According to Phill Schiller, Head of the App Store and Apple Events, “The App Store has been an economic miracle; it is the safest and most reliable place for users to download apps, and it is an incredible business opportunity for developers. to innovate, prosper and grow. He also reiterates his thanks for entering into this agreement. “We want to thank the developers who have worked with us to achieve these agreements in line with the goals of the App Store and which benefit all users.”

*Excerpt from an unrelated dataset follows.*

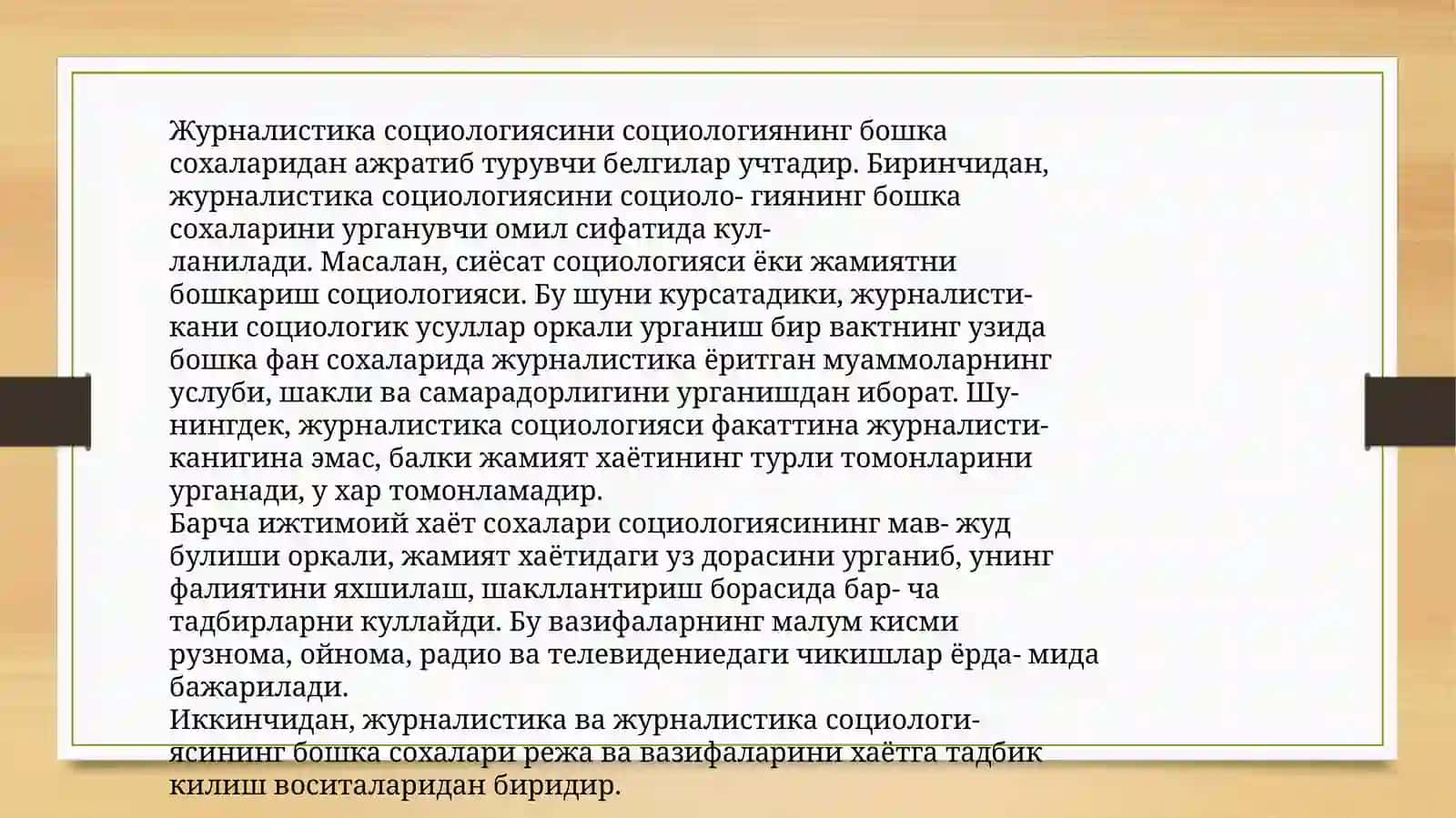 Журналистика социологиясини социологиянинг бошка сохаларидан ажратиб турувчи белгилар учтадир. Биринчидан, журналистика социологиясини социоло- гиянинг бошка сохаларини урганувчи омил сифатида кулланилади. Масалан, сиёсат социологияси ёки жамиятни бошкариш социологияси. Бу шуни курсатадики, журналистикани социологик усуллар оркали урганиш бир вактнинг узида бошка фан сохаларида журналистика ёритган муаммоларнинг услуби, шакли ва самарадорлигини урганишдан иборат. Шунингдек, журналистика социологияси факаттина журналистиканигина эмас, балки жамият хаётининг турли томонларини урганади, у хар томонламадир.
Барча ижтимоий хаёт сохалари социологиясининг мав- жуд булиши оркали, жамият хаётидаги уз дорасини урганиб, унинг фалиятини яхшилаш, шакллантириш борасида бар- ча тадбирларни куллайди. Бу вазифаларнинг малум кисми рузнома, ойнома, радио ва телевидениедаги чикишлар ёрда- мида бажарилади.
Иккинчидан, журналистика ва журналистика социологиясининг бошка сохалари режа ва вазифаларини хаётга тадбик килиш воситаларидан биридир.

More flexibility and resources for developers, more transparency for Apple

The terms of the settlement were negotiated in what the company calls a “productive dialogue” between Apple and the plaintiffs in the case. The seven identified priorities shared between the two parties and referred to the judge presiding over the case for approval are as follows:

Apple and the developers agree to maintain the App Store Small Business program in its current structure for at least the next three years. This program started operating in November 2020 and helps small businesses with annual revenues of up to $ 1 million earn a reduced commission of 15% on all transactions. At the request of the developers, Apple agrees that search results will continue to be based on objective data such as downloads, ratings, text relevance, and user interaction – as it currently works – and will keep it active for at least the next three years. Apple clarifies that additional communication channels may be used to notify customers of other payment methods outside of its iOS app, provided users give their consent to receive such communications and Apple does not receive any commission for them. payment methods outside the App Store. Apple will step up to the 500 price points developers can offer for subscriptions, in-app purchases, and paid apps – and they’ll still be able to choose whatever price they see fit for themselves. Currently there are over 100 price points. Apple maintains the ability for developers to appeal an app rejection if they perceive unfair treatment, which in the past has served to clarify terms between the two parties or to avoid confusion. The company also agrees to further clarify app review concepts on its website to make it easier for developers to make the appeals process work. Apple commits to creating an annual transparency report with data that will include important statistics on the app review process: number of apps rejected for various reasons, number of deactivated customer and developer accounts, objective research data and their results and the number of apps deleted from the App Store. Apple will create an economic fund to also help small developers (only in the United States). To be eligible, developers must have entered a maximum of $ 1 million in the US Store across all of their apps in each of the years in which they had an account between June 4, 2015 and December 31, 2020 – covering 99 % of US developers More specific details will be released later. For the moment, the measure is not intended to extend to other countries, but Apple could consider it in the future.

The agreements reached (with the exception of the financial aid fund which is currently exclusively reserved for the United States) will be applied worldwide when the agreements are ratified by the judge.

As we have been able to request from Apple, the approval of these agreements is provisionally expected in mid-October 2021 and the final decision of the judge hearing the case could arrive in early March 2022.